--- THE DATA Enclosed Below ---

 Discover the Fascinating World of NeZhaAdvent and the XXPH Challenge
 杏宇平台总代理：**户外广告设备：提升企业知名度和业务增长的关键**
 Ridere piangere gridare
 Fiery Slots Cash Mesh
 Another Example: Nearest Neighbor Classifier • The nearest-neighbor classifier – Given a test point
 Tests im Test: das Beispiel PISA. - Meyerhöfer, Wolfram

--- End of Enclosed THE DATA ---
--- THE DATA Enclosed Below ---

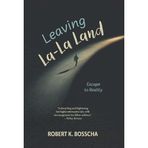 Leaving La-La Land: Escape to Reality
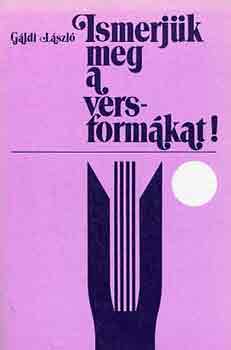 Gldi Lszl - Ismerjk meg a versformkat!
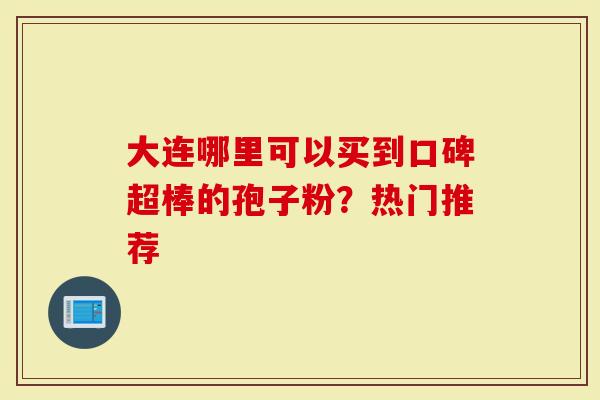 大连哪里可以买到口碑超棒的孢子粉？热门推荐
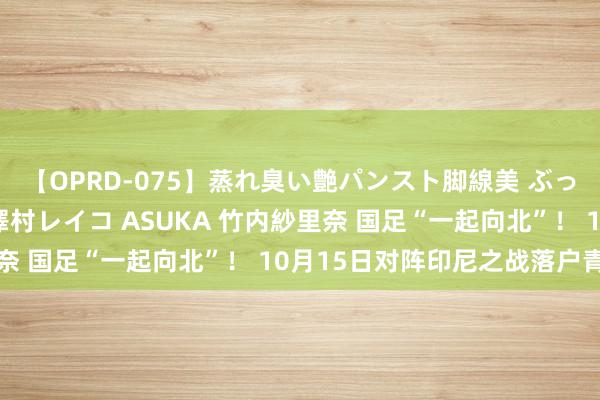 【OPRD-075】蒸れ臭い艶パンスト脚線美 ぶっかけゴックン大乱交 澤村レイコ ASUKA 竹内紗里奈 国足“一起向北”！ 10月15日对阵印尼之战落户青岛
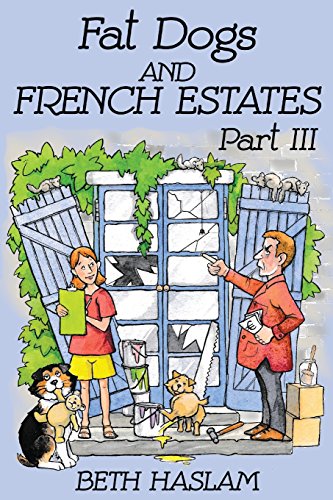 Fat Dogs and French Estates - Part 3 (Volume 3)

--- End of Enclosed THE DATA ---
--- THE DATA Enclosed Below ---

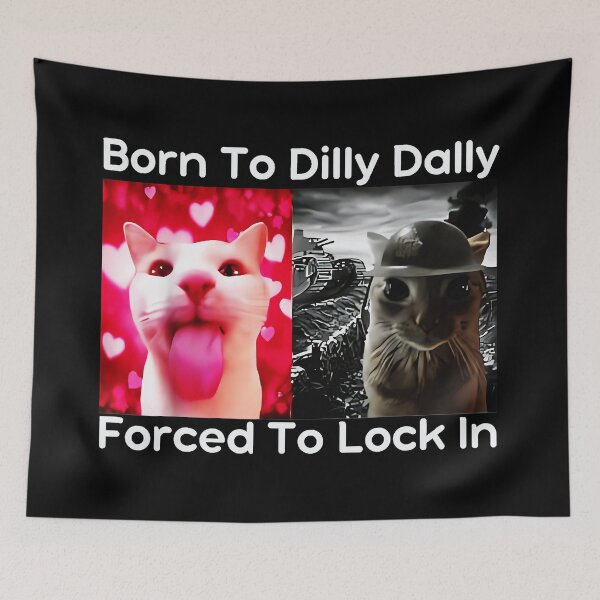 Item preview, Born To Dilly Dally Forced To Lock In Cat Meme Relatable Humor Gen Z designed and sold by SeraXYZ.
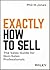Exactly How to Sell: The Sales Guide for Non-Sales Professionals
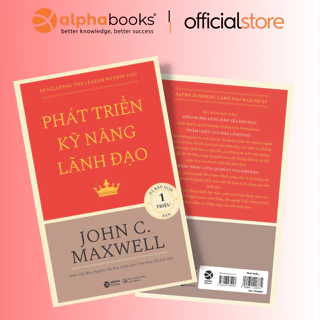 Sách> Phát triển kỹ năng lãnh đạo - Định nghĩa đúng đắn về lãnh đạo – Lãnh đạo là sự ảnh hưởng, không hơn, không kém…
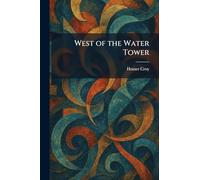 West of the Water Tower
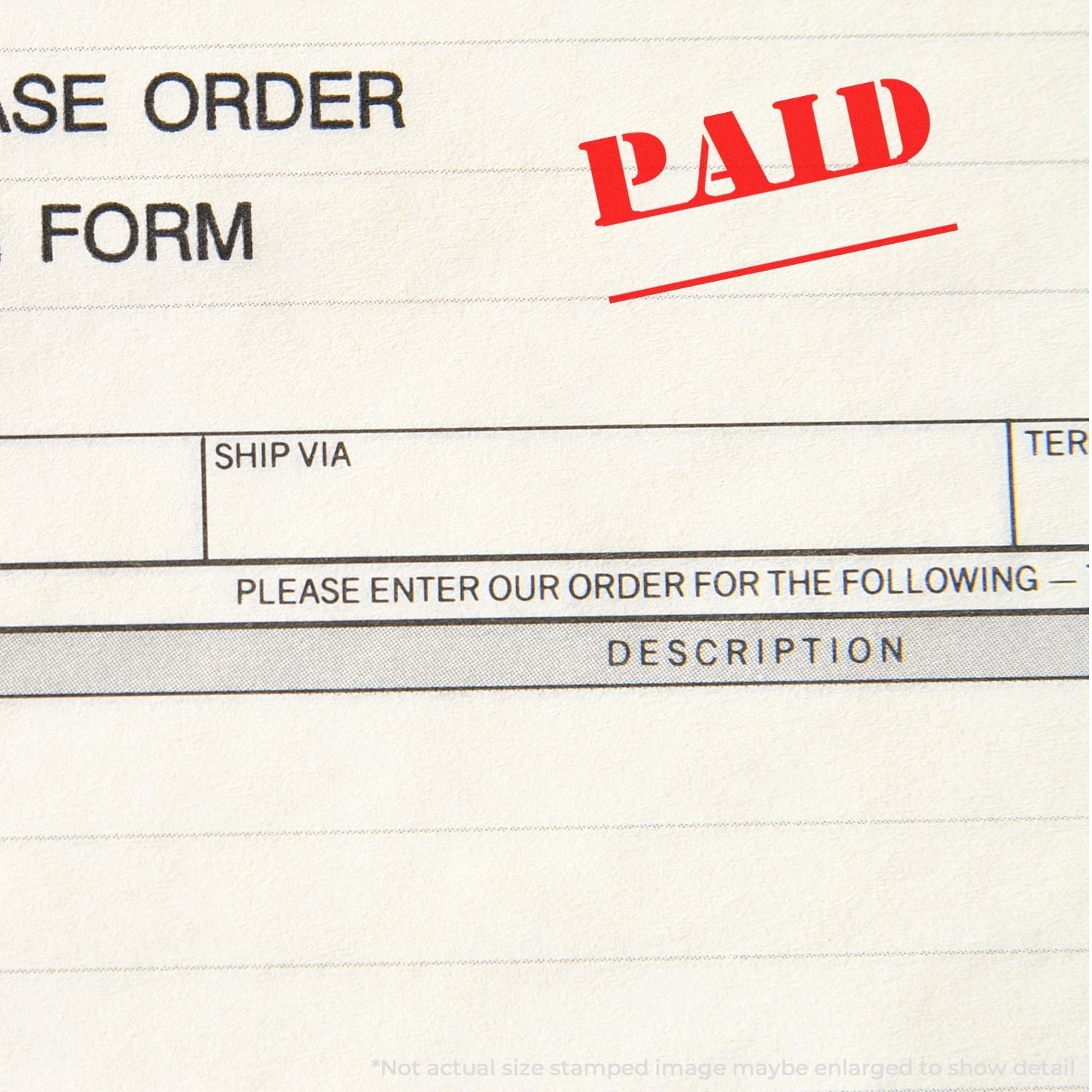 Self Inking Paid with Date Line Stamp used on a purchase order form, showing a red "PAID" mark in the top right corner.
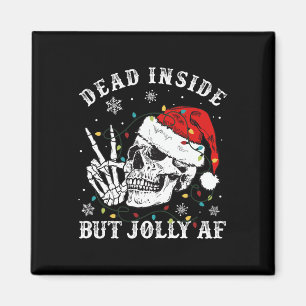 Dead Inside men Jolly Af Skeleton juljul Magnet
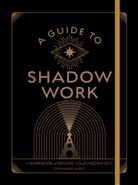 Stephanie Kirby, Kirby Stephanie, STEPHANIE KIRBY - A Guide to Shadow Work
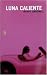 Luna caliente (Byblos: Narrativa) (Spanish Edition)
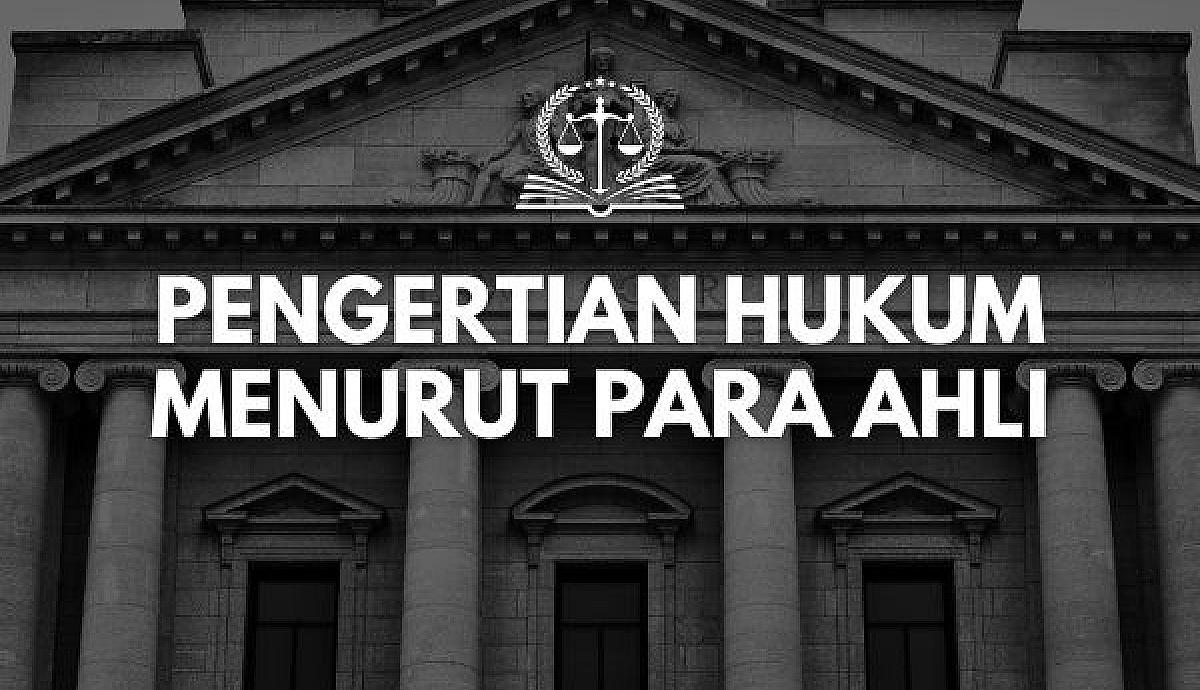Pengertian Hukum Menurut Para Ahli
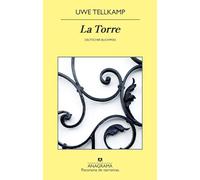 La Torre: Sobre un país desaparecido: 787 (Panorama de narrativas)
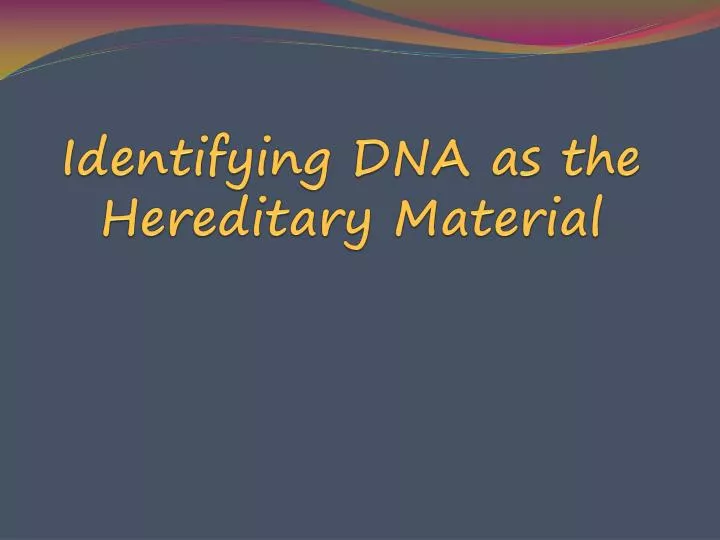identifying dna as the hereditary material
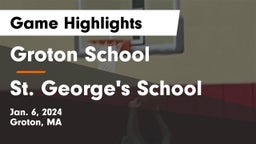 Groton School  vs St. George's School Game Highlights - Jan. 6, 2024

--- End of Enclosed THE DATA ---

## [EXERCISE OBJECTIVE]
Take the line above containing "Discover the Fascinating", the line containing "Tests im Test: das", and all lines in between, and copy them exactly without anything else.

## [RESPONSE TO THIS TASK]
 Discover the Fascinating World of NeZhaAdvent and the XXPH Challenge
 杏宇平台总代理：**户外广告设备：提升企业知名度和业务增长的关键**
 Ridere piangere gridare
 Fiery Slots Cash Mesh
 Another Example: Nearest Neighbor Classifier • The nearest-neighbor classifier – Given a test point
 Tests im Test: das Beispiel PISA. - Meyerhöfer, Wolfram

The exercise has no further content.